▶ _INSTRUCTIONS FOR THE TASK_
Which lines in the items below contain the string "JSON"? Find each one, treating uppercase and lowercase as different, and copy the whole line.

▶ _DATA RECORDS_
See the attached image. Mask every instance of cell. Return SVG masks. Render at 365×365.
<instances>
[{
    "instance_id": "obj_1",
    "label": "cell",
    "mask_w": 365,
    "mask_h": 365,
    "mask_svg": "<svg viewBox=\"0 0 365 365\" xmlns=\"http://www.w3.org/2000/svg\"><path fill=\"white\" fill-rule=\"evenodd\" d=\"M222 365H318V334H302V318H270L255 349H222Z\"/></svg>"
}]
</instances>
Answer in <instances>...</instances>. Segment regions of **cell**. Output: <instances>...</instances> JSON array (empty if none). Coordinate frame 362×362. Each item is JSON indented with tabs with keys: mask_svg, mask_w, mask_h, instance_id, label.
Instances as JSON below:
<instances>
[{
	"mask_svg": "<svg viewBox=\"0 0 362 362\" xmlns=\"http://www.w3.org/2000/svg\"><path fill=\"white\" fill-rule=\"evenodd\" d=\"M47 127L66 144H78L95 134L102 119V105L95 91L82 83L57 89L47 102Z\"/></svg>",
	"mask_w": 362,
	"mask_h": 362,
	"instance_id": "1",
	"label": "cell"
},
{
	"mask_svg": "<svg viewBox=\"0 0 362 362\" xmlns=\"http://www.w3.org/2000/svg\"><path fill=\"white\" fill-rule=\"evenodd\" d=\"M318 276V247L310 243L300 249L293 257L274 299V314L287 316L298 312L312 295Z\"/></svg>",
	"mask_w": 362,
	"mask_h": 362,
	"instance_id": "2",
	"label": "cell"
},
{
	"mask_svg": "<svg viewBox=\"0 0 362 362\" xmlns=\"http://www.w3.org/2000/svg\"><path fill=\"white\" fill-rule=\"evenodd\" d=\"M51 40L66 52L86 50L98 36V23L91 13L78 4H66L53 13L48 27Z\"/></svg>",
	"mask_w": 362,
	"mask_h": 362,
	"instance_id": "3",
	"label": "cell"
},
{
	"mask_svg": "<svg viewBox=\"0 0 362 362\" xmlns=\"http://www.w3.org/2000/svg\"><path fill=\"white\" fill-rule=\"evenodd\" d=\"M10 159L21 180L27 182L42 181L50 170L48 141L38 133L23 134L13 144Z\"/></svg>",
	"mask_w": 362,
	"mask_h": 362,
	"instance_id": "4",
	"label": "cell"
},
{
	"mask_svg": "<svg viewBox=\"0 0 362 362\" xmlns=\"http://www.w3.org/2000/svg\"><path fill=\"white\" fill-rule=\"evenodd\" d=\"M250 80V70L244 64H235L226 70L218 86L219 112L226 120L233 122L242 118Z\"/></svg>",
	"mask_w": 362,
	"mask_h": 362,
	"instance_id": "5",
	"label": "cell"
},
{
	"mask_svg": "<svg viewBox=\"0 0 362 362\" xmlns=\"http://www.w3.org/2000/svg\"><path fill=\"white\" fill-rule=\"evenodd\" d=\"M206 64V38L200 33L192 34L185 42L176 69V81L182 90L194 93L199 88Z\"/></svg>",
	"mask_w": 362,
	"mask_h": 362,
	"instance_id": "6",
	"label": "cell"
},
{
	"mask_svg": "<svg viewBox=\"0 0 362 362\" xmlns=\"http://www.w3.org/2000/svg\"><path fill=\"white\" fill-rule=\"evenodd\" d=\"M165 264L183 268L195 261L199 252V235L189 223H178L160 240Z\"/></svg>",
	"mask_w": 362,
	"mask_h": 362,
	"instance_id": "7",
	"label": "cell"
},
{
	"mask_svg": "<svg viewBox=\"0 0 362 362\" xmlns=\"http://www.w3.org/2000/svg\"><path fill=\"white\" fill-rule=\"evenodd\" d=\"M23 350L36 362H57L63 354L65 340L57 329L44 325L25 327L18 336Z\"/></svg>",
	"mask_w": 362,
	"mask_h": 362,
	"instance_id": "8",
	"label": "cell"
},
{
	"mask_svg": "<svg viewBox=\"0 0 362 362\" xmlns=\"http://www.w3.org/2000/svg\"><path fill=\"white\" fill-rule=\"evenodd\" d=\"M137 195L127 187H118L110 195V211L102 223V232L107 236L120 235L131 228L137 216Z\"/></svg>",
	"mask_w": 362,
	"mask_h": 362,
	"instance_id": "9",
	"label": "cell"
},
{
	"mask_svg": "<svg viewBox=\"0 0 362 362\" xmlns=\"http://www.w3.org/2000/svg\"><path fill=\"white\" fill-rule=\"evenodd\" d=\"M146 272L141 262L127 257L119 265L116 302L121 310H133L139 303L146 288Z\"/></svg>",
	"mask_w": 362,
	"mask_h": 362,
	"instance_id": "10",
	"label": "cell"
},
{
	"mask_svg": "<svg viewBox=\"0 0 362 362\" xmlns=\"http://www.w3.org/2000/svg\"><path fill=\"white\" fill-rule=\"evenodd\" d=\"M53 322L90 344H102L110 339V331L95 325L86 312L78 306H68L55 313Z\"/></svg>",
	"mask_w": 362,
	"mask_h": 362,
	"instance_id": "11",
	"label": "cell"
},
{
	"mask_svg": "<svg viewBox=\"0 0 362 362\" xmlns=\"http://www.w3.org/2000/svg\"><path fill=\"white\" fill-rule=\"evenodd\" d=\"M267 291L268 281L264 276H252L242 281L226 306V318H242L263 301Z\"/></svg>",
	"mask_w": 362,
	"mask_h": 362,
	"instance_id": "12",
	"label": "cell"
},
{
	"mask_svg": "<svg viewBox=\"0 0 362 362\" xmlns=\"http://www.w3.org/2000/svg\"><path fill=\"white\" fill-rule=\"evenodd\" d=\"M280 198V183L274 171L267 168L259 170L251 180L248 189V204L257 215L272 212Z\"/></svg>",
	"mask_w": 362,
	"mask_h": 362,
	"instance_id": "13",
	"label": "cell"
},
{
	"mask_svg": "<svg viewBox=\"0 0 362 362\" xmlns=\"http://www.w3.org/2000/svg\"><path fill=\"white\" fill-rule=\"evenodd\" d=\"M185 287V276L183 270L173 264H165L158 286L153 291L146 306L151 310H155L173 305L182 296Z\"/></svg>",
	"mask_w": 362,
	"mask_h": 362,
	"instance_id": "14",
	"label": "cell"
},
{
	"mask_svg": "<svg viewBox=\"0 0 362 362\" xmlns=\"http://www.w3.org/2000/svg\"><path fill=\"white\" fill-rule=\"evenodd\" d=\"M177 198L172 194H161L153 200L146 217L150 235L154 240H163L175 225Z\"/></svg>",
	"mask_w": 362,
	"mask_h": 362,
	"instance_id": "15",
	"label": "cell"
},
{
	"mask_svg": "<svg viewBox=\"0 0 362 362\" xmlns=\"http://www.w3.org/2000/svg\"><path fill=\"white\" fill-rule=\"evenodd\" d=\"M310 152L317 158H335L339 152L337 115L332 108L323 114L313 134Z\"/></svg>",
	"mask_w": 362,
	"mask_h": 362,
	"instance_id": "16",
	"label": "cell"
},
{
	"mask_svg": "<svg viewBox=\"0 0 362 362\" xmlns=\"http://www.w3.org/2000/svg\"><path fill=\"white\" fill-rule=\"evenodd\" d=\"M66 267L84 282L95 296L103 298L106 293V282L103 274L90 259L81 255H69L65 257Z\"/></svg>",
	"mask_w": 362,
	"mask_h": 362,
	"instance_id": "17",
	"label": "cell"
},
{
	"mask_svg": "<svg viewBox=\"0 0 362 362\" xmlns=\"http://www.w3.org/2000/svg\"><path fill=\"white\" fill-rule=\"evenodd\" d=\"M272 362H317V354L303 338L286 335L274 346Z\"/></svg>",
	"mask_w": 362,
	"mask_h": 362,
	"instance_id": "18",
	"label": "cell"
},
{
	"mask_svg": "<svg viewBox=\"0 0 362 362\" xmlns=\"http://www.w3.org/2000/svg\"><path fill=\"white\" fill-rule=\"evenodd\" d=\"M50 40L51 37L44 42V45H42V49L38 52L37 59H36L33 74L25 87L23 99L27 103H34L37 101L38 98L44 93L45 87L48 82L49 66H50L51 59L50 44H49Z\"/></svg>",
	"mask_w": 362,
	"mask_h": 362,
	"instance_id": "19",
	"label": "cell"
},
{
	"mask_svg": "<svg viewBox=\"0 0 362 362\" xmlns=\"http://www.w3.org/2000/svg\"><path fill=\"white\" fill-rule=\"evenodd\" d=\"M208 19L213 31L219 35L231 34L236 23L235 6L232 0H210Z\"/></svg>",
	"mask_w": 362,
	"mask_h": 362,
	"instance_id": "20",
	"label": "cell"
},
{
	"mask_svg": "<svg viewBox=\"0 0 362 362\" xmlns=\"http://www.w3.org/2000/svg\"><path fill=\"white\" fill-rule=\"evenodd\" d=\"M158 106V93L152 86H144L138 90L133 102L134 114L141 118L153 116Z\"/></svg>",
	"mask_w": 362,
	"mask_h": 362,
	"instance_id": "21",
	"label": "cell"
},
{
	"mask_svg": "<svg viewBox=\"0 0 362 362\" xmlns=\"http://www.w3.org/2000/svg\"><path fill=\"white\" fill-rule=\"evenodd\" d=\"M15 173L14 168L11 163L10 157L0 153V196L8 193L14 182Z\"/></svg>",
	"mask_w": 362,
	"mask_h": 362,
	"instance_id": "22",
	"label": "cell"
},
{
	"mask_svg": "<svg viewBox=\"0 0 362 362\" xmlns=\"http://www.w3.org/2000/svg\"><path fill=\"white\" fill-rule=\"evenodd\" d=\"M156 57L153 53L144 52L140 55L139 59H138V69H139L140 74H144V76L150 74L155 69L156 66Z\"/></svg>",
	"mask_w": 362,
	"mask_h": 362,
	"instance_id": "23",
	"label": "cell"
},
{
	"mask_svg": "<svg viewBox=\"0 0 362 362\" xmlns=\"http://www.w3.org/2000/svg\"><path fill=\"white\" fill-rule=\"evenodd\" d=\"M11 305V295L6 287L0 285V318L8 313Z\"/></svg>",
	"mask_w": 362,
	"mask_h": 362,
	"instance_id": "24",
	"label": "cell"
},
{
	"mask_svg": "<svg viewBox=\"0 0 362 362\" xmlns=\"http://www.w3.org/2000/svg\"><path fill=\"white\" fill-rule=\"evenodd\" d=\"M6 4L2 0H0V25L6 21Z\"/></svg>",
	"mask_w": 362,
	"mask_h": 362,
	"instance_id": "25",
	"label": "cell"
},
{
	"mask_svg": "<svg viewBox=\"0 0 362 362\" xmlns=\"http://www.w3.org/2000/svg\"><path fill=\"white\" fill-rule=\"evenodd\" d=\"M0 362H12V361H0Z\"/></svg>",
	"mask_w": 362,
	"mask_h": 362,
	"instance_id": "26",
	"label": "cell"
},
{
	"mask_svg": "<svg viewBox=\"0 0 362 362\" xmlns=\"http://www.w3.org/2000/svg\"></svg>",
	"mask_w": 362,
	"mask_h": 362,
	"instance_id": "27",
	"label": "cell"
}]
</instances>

▶ _EXERCISE SOLUTION_
Answer in <instances>...</instances>. Segment regions of **cell**. Output: <instances>...</instances> JSON array (empty if none). Coordinate frame 362×362. Each item is JSON indented with tabs with keys: mask_svg, mask_w, mask_h, instance_id, label.
Instances as JSON below:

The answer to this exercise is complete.